Oui, des plaintes dans tous les sens : au pénal, au civil, devant des tribunaux administratifs, ou directement au Conseil d’Etat. Et puis, plus grave, il y a à ce jour 19 plaintes déposées devant la Cour de Justice de la République, cette juridiction d’exception chargée de juger les membres du gouvernement ou des parlementaires pour des fautes commises dans l’exercice de leurs fonctions. Certains envisagent déjà d’aller jusqu’au Comité des Droits de l’homme des Nations Unies. Rien que ça …

Et ces plaintes visent qui ?

Les principaux ministres impliqués dans la gestion de la crise… Pêle-mêle, il leur est reproché le manque d’anticipation, les erreurs de gestion par exemple des stocks de masques, et tout cela débouchant sur des mises en accusation très graves : homicide involontaire, mise en danger de la vie d’autrui, non-assistance à personne en danger. L’imagination est sans limite. Et elle est alimentée par des précédents historiques comme la vache folle, et surtout le scandale du sang contaminé…
Et qui trouve-t-on derrière ces plaintes, qui en sont les auteurs ?

On peut mettre de côté ceux qui sont tombés malades et qui expriment une sorte de colère, qui veulent absolument trouver un coupable. Ils sont peu nombreux et en général, ils agissent seuls. Mais l’essentiel est ailleurs : il suffit de regarder le profil le plus courant de ceux qui déposent des recours, et d’observer le curriculum vitae des avocats qui les conseillent. On y trouve bon nombre de militants connus pour leur activisme politique, ou d’autres qui se sont déjà illustrés en défendant des causes « border line »…

Et quelles sont les chances d’aboutir ?

De l’avis de nombreux juristes, elles sont très faibles. D’ailleurs, la Cour de Justice de la République filtre tout ça pour s’assurer que la finalité des plaintes n’est pas politique (au sens politicien). Alors, et alors seulement, une enquête sera lancée qui vérifiera tout, y compris l’état des connaissances scientifiques au moment de la prise de telle ou telle décision. Autant dire qu’il y en a pour des années. Alors, évidemment, on peut estimer que tout cela n’est pas grave, que le temps en effacera les traces, et que le turn-over électoral aura fait son œuvre.

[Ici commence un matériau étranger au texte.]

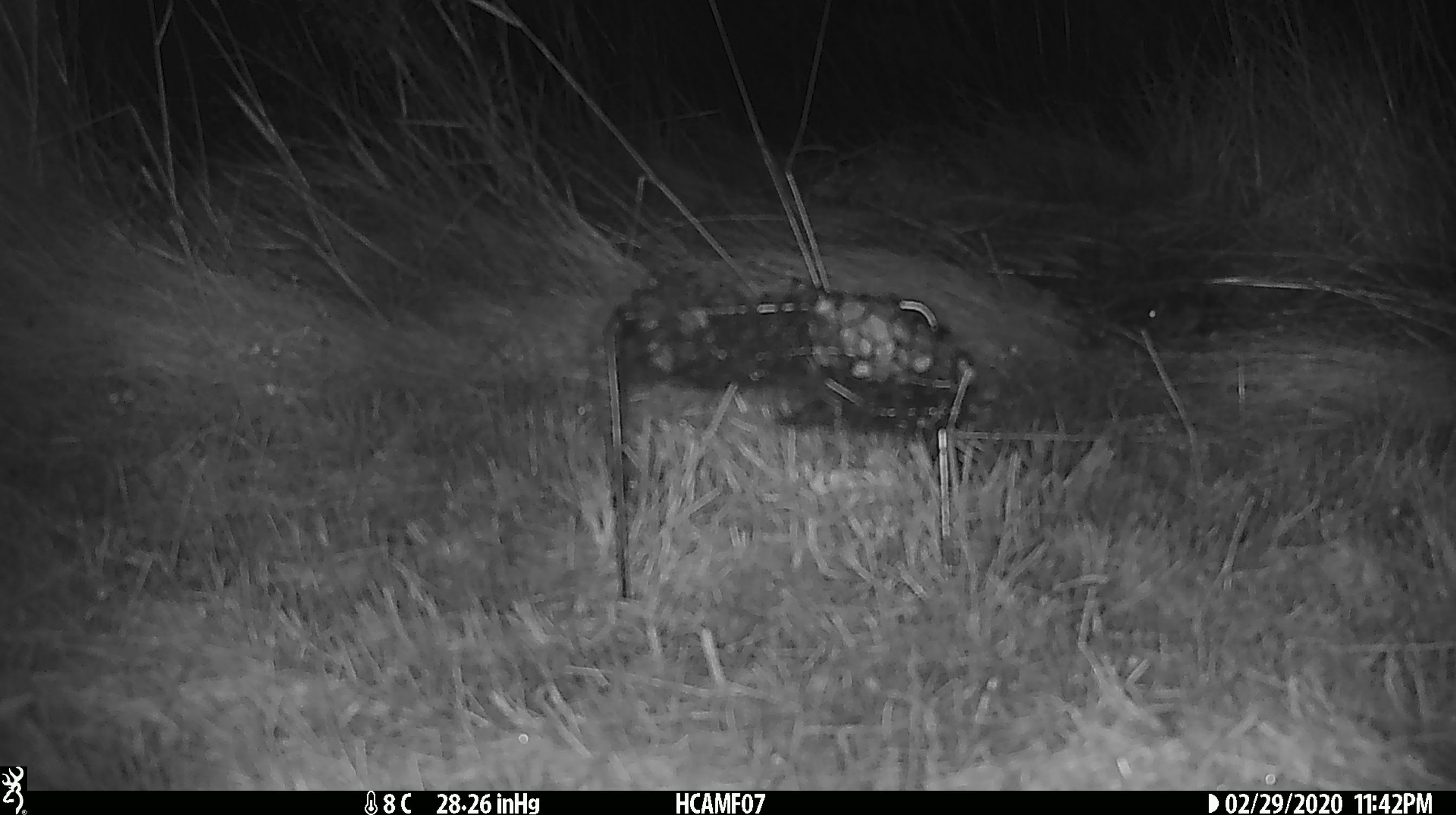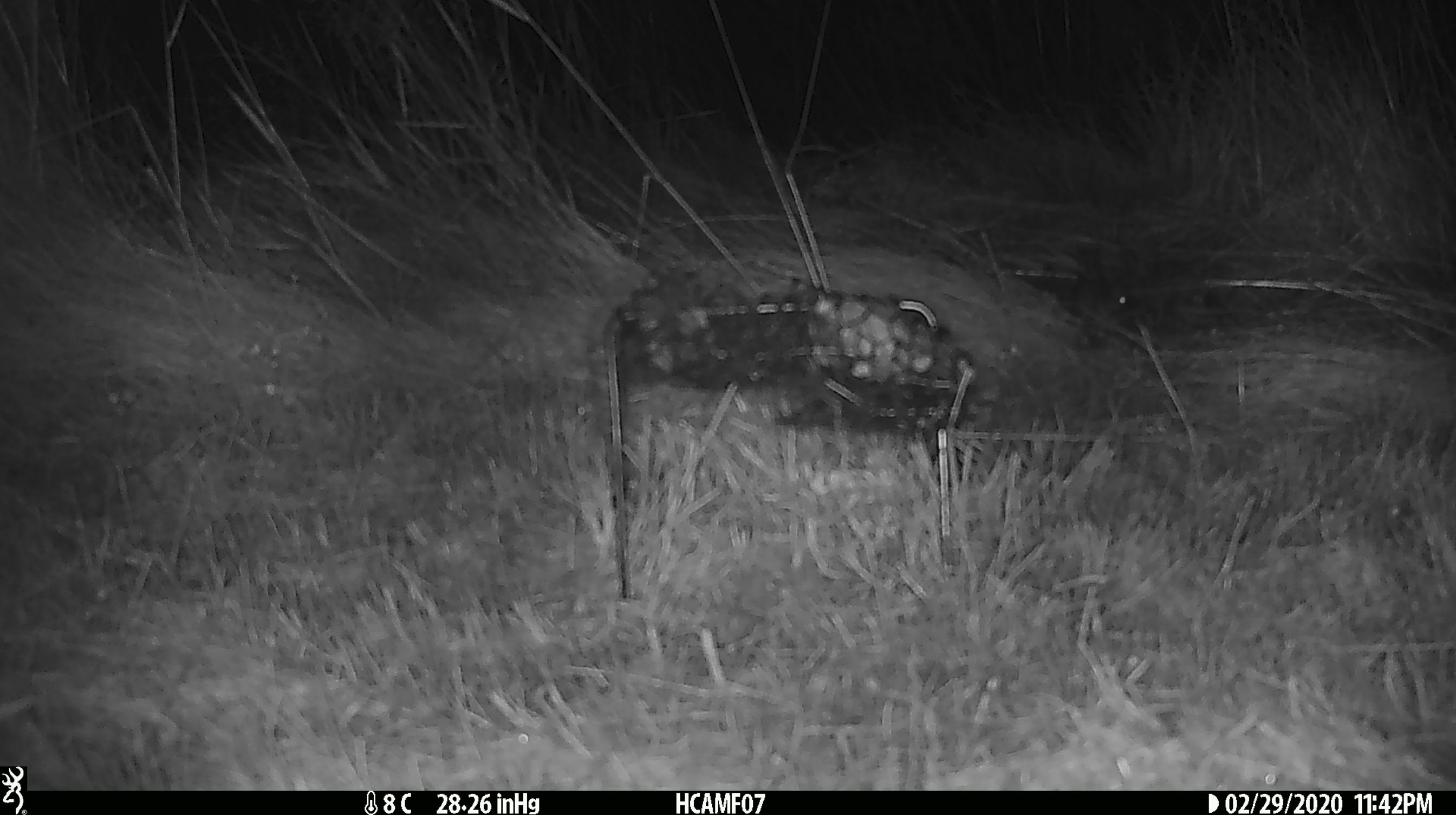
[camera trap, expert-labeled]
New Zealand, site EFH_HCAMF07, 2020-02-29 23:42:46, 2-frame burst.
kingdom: Animalia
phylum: Chordata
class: Mammalia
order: Rodentia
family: Muridae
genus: Mus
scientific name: Mus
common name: mouse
Mouse (Mus).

Sauf que, non, je trouve que c’est grave. Bien sûr, ce n’est pas la première fois que l’action politique est mise en cause judiciairement pour mauvaise gestion d’une crise sanitaire. Mais jamais il n’y a eu un tel déferlement de plaintes, et jamais aussi vite (l’épidémie n’en est même pas à son pic). Cette façon de faire pression sur un gouvernement, de jouer la mise en cause pénale plutôt que la responsabilité politique, c’est une dérive de la démocratie. Et surtout, c’est une façon d’enfermer les hommes et les femmes politiques dans un arsenal de menaces qui les conduira inévitablement à se surprotéger, à ne plus rien décider qui soit risqué, jusqu’à la paralysie de l’action publique. L’inverse de ce qu’il faudrait rechercher.